The new players say this is an expanding industry. Announcing its foray late last year, the Aditya Birla Group said: “The paints industry is witnessing double-digit growth year-on-year driven by rising consumer aspirations and the government’s push towards ‘housing for all’.” JSW Paints has a revenue target of 2,000 crore for 2023-24.

Like most other industries, the paints sector saw a major bump after the pandemic, with net sales growing 63% between 2019-20 and 2022-23. However, higher raw material costs for much of 2021 and 2022 pulled down net profit margin, which ranged between 8.9% and 11.9% in these two years for the set of listed paints companies. This forced market leaders such as Asian Paints to raise prices. In the December 2023 quarter, net margin rebounded to 14.3%, against 11.5% a year ago.

The incumbents

In 2022-23, the paints industry in India recorded revenues of about 70,000 crore. The dominant player was Asian Paints, with a revenue share of about 51%. One of the 30 stocks in the Sensex, the company’s revenue share has grown by about seven percentage points in the last 10 years. Its net profit margin in 2022-23 was ahead of the industry average by about three percentage points, and it is valued at about 2.73 trillion.

Then, there are Berger Paints and Kansai Nerolac, which together account for another 27% of market share by revenues. New entrant JSW Paints accounted for 2% of net sales in 2022-23. Grasim wants to be the second-largest player in the paints sector in the next few years. Even as they pump in capital into the business, new entrants have their work cut out in terms of extracting market share from industry leaders, especially Asian Paints.

Volume growth

Market leader Asian Paints saw a major bump in both value and volume growth in the post-covid period as lockdowns eased, though the pace of growth has softened. The company’s domestic decorative paints vertical, which accounts for a bulk of its overall sales, saw year-on-year volume growth exceed 10% in 10 of the last 13 quarters. In 2023-24, its volume growth is in the 6-12% band, despite major price hikes. Growth in the third quarter was driven by a strong Diwali festive season.
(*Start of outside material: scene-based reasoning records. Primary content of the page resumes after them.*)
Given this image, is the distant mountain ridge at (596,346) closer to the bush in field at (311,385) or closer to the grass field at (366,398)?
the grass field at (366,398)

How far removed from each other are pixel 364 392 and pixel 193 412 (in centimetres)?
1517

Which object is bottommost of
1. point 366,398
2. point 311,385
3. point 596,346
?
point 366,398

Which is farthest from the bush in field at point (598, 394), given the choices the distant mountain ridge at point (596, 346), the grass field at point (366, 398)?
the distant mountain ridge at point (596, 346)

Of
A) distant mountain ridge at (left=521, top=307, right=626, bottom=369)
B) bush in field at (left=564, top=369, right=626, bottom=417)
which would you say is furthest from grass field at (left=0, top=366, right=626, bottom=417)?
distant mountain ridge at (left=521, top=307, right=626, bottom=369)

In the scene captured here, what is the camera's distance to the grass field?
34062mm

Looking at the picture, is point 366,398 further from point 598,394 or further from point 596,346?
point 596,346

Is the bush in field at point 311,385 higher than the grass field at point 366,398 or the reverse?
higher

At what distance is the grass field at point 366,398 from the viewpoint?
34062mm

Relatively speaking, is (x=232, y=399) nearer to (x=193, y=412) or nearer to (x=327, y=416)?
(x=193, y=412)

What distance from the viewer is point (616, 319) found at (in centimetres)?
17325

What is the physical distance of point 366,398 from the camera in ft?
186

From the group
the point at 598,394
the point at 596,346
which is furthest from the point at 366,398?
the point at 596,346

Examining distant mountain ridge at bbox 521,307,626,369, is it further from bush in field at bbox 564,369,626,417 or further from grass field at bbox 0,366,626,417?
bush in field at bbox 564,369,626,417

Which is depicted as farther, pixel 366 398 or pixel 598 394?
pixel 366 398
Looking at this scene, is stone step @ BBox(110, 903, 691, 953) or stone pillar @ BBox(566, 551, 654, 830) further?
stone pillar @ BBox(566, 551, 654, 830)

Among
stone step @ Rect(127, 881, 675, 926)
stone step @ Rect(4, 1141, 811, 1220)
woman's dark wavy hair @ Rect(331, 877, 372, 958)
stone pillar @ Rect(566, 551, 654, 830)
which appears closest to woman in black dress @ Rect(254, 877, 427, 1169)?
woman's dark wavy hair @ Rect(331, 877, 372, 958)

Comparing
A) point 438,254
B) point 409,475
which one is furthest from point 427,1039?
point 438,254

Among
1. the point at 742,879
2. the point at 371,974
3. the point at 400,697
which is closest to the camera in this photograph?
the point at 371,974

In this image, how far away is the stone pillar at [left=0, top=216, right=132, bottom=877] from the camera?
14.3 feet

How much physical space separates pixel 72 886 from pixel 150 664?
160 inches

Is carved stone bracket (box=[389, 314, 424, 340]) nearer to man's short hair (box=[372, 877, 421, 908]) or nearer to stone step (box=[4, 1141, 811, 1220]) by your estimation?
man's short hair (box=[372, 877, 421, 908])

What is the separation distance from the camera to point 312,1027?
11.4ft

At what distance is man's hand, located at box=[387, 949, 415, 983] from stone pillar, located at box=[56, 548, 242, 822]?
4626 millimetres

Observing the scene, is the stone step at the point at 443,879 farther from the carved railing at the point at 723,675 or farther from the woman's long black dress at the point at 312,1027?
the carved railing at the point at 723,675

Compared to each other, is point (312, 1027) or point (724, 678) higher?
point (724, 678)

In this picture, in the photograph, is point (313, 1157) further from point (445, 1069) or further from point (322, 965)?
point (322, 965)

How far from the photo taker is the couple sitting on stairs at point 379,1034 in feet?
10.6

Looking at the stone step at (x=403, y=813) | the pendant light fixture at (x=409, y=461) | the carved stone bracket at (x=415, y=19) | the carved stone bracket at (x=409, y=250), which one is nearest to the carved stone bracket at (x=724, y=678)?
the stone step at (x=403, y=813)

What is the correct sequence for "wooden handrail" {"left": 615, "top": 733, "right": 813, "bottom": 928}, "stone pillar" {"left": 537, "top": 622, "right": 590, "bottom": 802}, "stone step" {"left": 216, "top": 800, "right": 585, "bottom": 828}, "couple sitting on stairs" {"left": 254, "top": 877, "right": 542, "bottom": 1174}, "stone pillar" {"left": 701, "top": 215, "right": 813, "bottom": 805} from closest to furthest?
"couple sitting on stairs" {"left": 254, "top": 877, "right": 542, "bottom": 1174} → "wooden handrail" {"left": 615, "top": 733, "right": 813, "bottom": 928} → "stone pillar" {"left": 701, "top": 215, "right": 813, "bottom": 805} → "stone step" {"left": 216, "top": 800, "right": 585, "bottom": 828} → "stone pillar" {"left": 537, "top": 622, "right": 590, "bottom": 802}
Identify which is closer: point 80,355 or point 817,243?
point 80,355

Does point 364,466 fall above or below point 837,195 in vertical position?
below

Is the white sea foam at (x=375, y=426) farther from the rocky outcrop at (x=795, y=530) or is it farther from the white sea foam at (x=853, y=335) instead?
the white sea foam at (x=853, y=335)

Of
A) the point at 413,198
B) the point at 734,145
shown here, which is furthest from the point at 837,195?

In a presentation to investors for the December quarter, Asian Paints highlighted recovery in rural markets. It also said that both rural and urban centres had posted double-digit growth over the last four years. The company sees new real estate construction and the 49% increase in government allocation for the flagship housing scheme in 2024-25 as growth drivers, which will expand the overall industry. That’s what the new players are also looking to tap into.

Housing uptick

While the government flagship scheme operates at the lower end of the residential housing market, much is happening in the middle and top end also. According to real estate consultancy Jones Lang LaSalle (JLL), 2023 saw “record-breaking sales”, with about 271,900 units sold in the top seven metros. Further, residential launches in 2023 were the highest ever, surpassing 2010.

JLL expects residential sales in 2024 to be around 300,000-315,000 units, assuming interest rates decline, inflation remains moderate and GDP growth remains strong. Further, residential launches—a direct growth driver for the paints industry—are expected to grow 9-10% to 315,000-320,000 units. “Strategic land acquisition at prime locations as well as along growth corridors in cities is expected to strengthen the supply inflow across cities,” JLL said. While this augurs well for new players like Birla, the competitive fight will be interesting to see.